À Conakry, l’entreprise Mana Gnuma SARL, fondée en octobre 2018, s’impose comme un acteur clé dans la lutte contre la pollution plastique. Son objectif ? Transformer ces sachets d’eau, omniprésents et polluants, en produits utiles et durables.
Chaque année, la République de Guinée produit plus de 485 000 tonnes de déchets plastiques non biodégradables, selon le ministère de l’Environnement et du Développement durable. À Conakry, la capitale, ce sont plus de 1 200 tonnes d’ordures, majoritairement des déchets plastiques, qui s’accumulent chaque jour, engendrant de graves conséquences pour l’environnement et la santé publique. Une étude réalisée en 2017 révèle que chaque habitant du pays produit en moyenne 0,603 kg de déchets plastiques par jour. Ces déchets, souvent abandonnés dans les rues ou les décharges sauvages, finissent par polluer les sols, les cours d’eau et les écosystèmes.
Face à cette urgence environnementale, l’entreprise Mana Gnuma SARL, fondée en octobre 2018, s’impose comme un acteur clé dans la lutte contre la pollution plastique. Son objectif ? Transformer ces sachets d’eau, omniprésents et polluants, en produits utiles et durables tels que des sacs à dos, des portefeuilles, des sacs à main ou encore des manteaux. Cette initiative innovante non seulement contribue à réduire les déchets plastiques, mais participe également à la sensibilisation des citoyens sur l’importance du recyclage et de la préservation de l’environnement.
L’activité de recyclage de Mana Gnuma s’organise autour d’un atelier situé à Kissosso, dans la haute banlieue de Conakry.

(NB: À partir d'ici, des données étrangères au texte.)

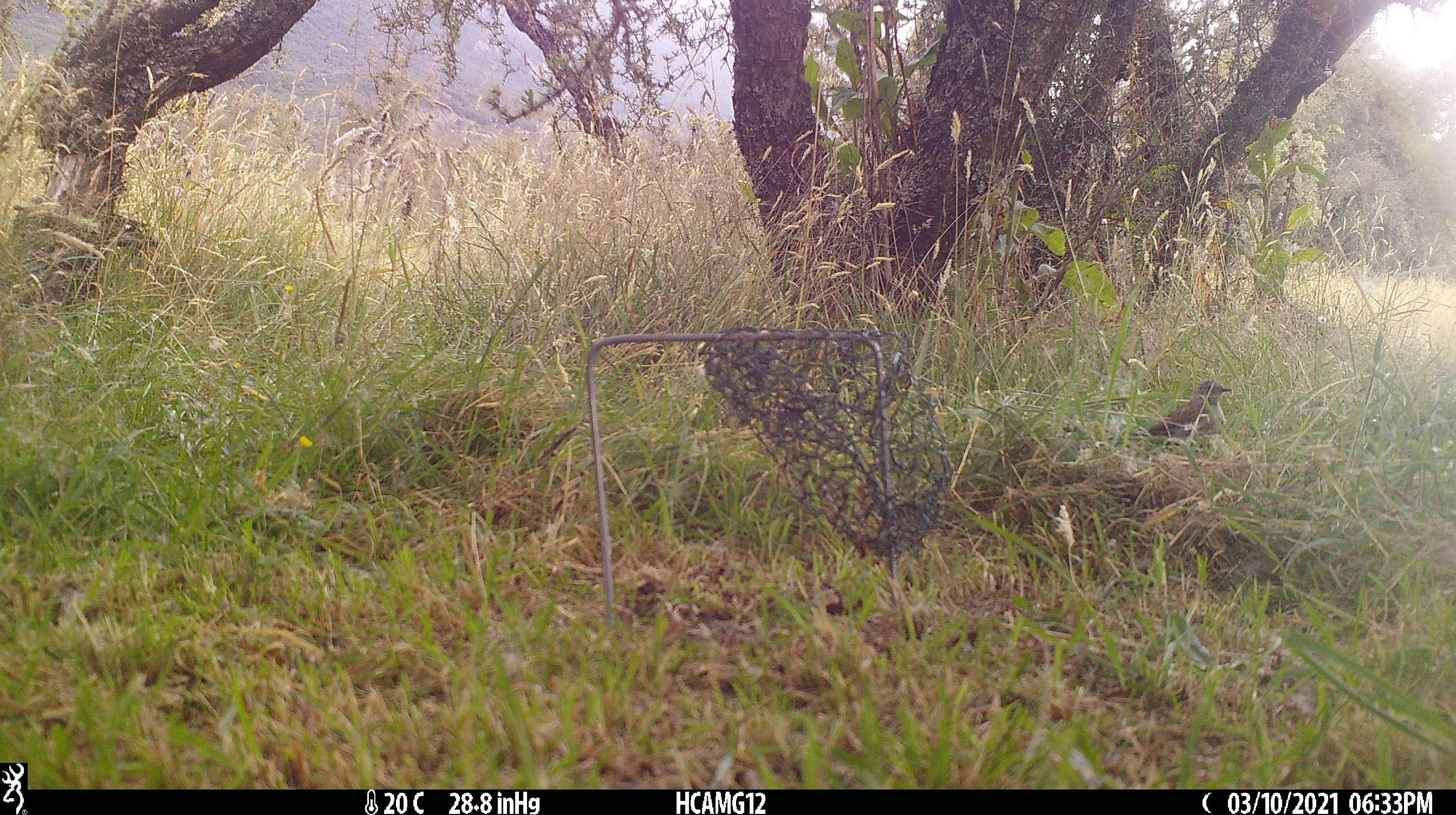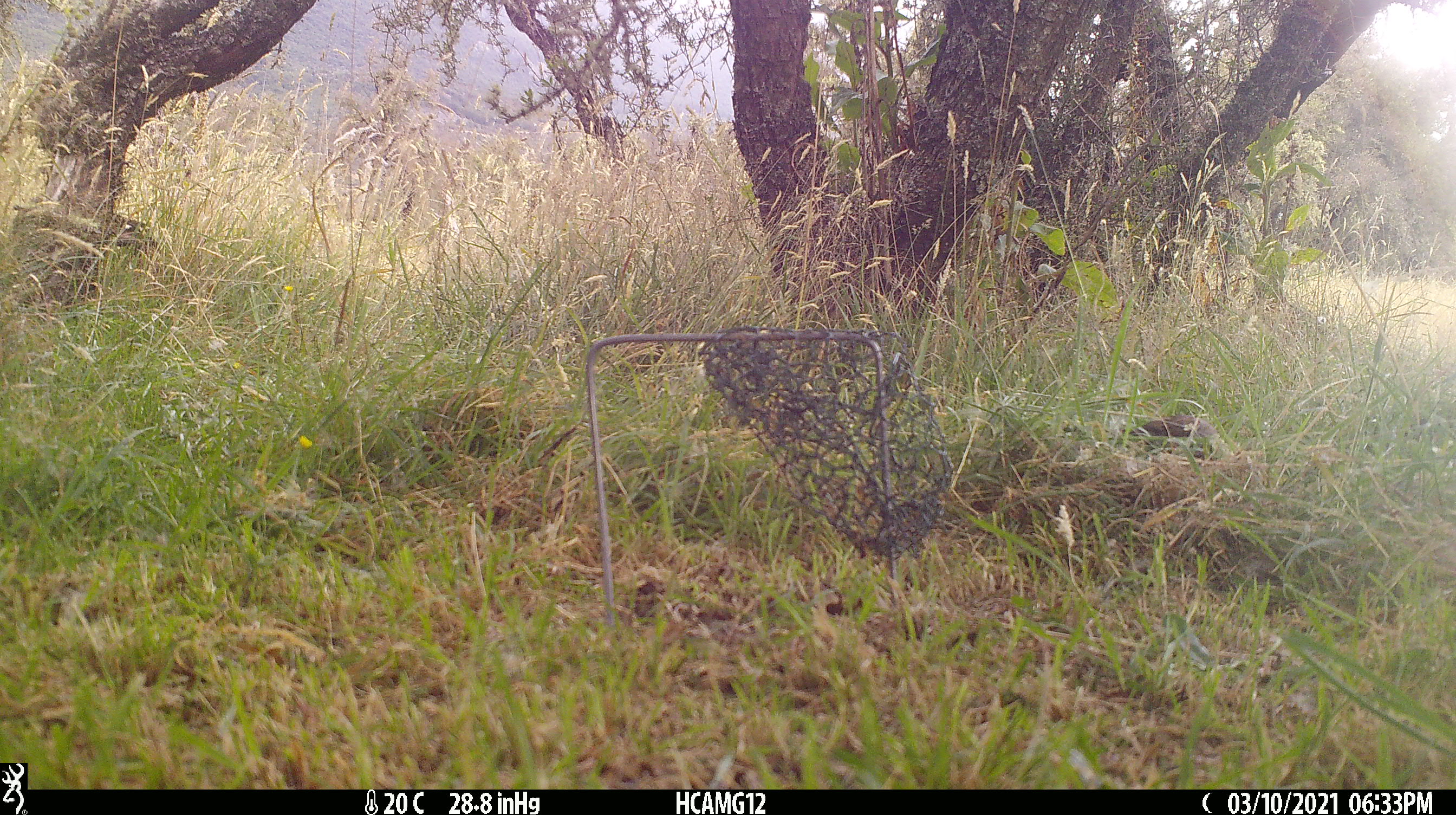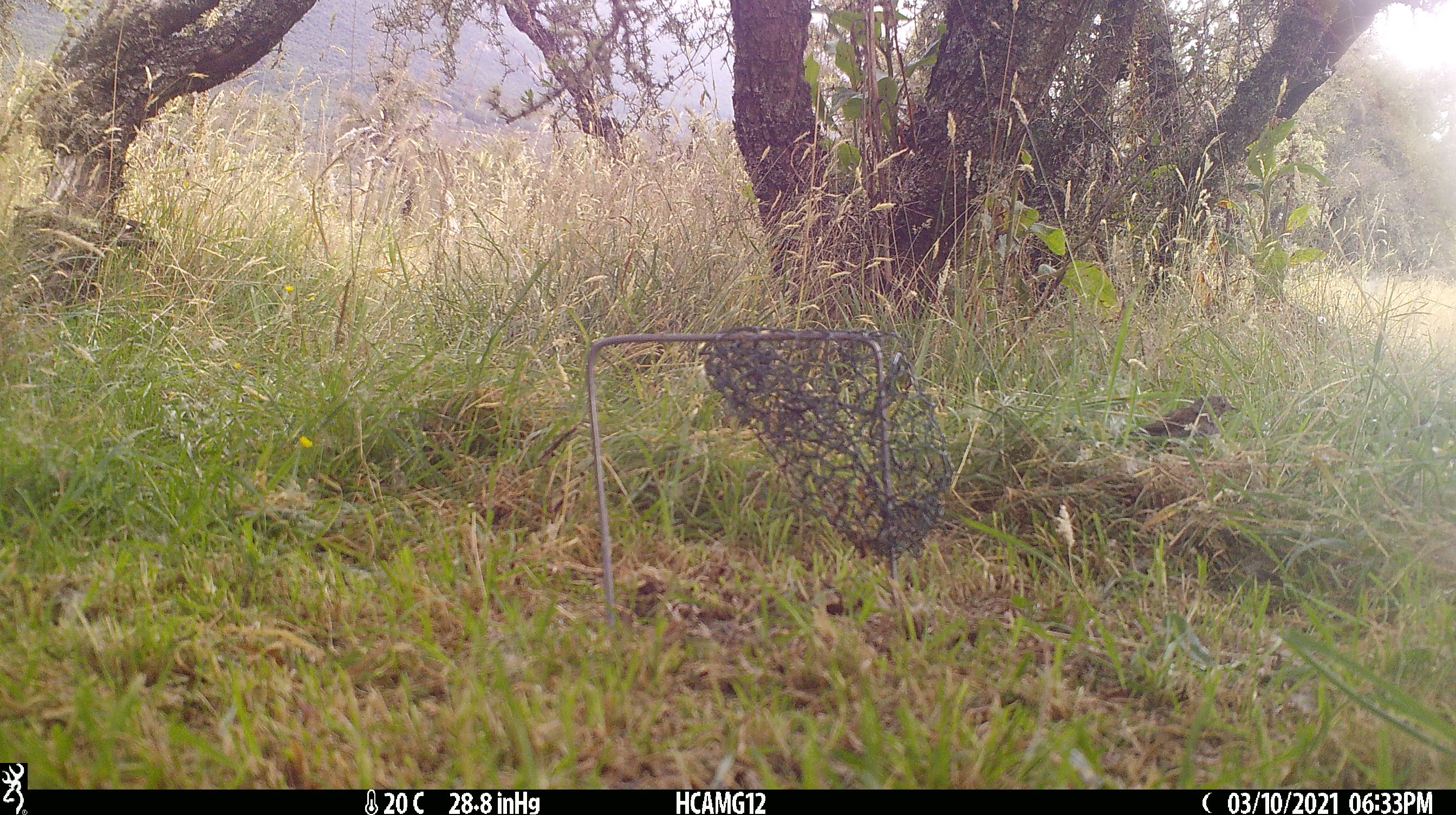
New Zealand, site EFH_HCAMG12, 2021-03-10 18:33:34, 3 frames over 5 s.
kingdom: Animalia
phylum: Chordata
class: Aves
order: Passeriformes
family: Prunellidae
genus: Prunella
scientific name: Prunella modularis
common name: dunnock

Là, les sachets plastiques sont collectés, désinfectés, lavés, séchés et transformés en matières premières prêtes à être assemblées. « Un seul sachet va prendre deux autres sachets. Il faut les mettre dedans pour ne pas que les gens voient ce qui est à l'intérieur du sac et garantir sa durabilité », explique Fodé Camara, gérant de l’entreprise. Par exemple, un sac à dos grand modèle nécessite 124 sachets plastiques, tandis qu’un petit modèle en requiert 64.
Pour encourager les citoyens à participer à cette démarche écologique, l’entreprise achète parfois les sachets d’eau usagés à 1 000 ou 2 000 GNF le kilo, selon leur état. « Si les sachets sont propres, je paie ça à 2 000 GNF le kilo. Si c’est sale, je paie à 1 000 GNF le kilo, car le nettoyage et le traitement prennent du temps », précise Fodé Camara.

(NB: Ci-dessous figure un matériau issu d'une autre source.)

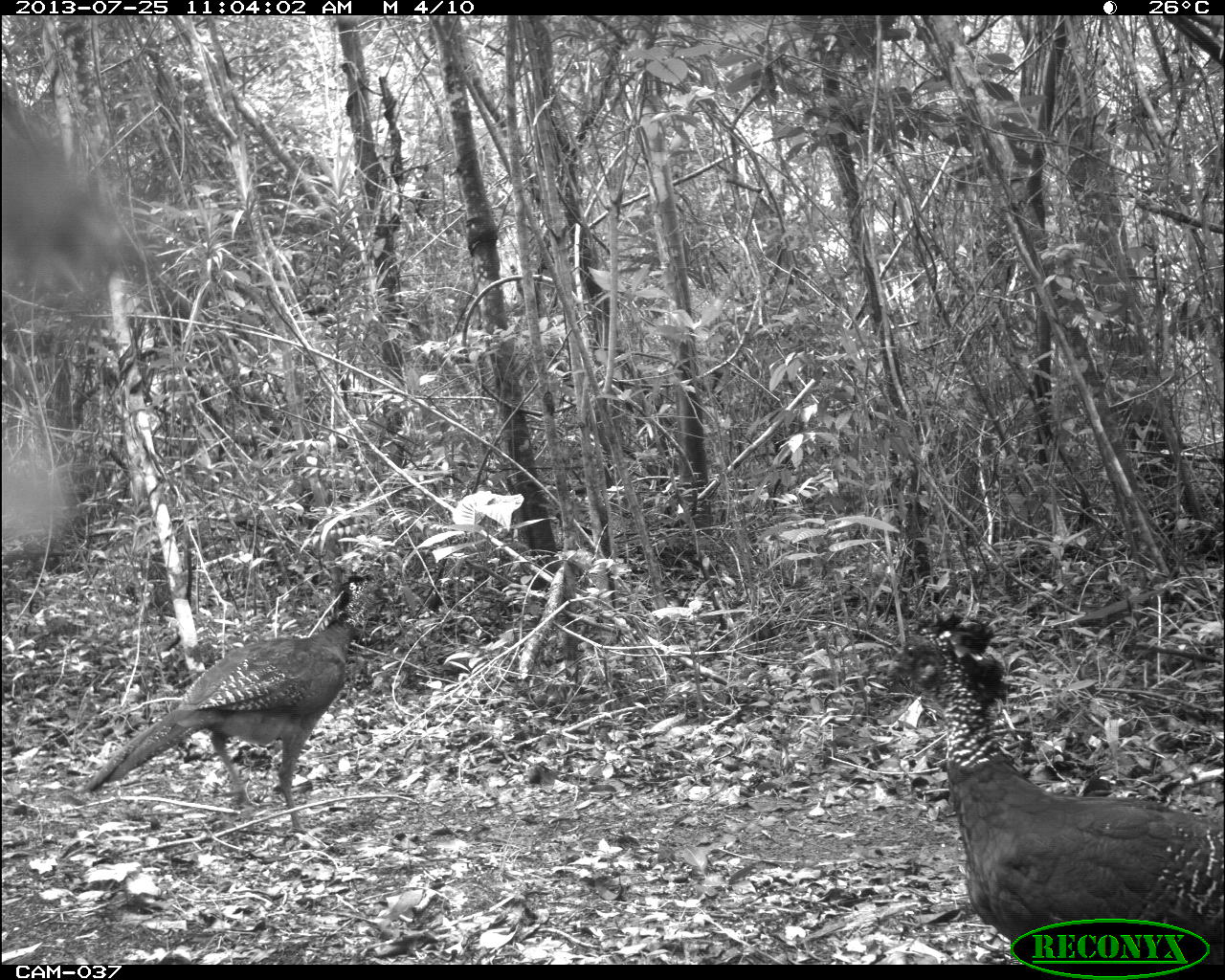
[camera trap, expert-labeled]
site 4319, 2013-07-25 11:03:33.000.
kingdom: Animalia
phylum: Chordata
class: Aves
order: Galliformes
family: Cracidae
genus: Crax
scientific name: Crax rubra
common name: great curassow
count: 3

Le processus de transformation est rigoureux : après collecte, les sachets sont ouverts verticalement, désinfectés dans de l’eau de javel pendant 30 minutes, puis lavés à plusieurs reprises avec du savon, rincés, et séchés au soleil pendant trois jours. Une fois prêts, ils sont assemblés avec des accessoires tels que des fils, des aiguilles, des pagnes et des fermetures pour créer des produits finis de haute qualité.
Des produits appréciés par la clientèle
Les produits de Mana Gnuma, comme les sacs à dos écologiques, séduisent de nombreux utilisateurs. Elhadj Almamy Sangaré, qui utilise l’un de ces sacs pour l’école depuis six mois, témoigne : « Je l’utilise même en saison pluvieuse. C’est un sac de très bonne qualité et imperméable. Rien n’a été mouillé sous la pluie. En plus, cela contribue à rendre Conakry plus propre grâce au recyclage ».



Mais malgré son impact positif, l’entreprise fait face à des défis, notamment le manque de financements et de matériel. « Aujourd’hui, on a vraiment besoin de transmettre nos compétences à d’autres personnes, mais si on n’a pas les moyens », regrette Fodé Camara qui ambitionne de créer une véritable industrie locale de production de sacs écologiques pour réduire la dépendance de la Guinée aux produits importés, pas toujours respectueux de l’environnement. « Mon but, c’est d’installer une industrie qui va contribuer à la fois à la production de sacs et à la protection de l’environnement », ajoute-t-il.
Un problème à l’échelle mondiale
Selon le Programme des Nations-Unies pour le Développement (PNUD), le monde produit chaque année 438 millions de tonnes de plastique. Parmi elles, au moins 8 millions de tonnes finissent dans les océans, causant la mort d’un million d’oiseaux de mer et de plus de 100 000 mammifères marins. Avec 500 milliards de sacs plastiques utilisés dans le monde, représentant 10 % des déchets produits, il est urgent de lutter contre cette crise écologique. Des initiatives comme Mana Gnuma montrent la voie pour bâtir un avenir plus durable et responsable.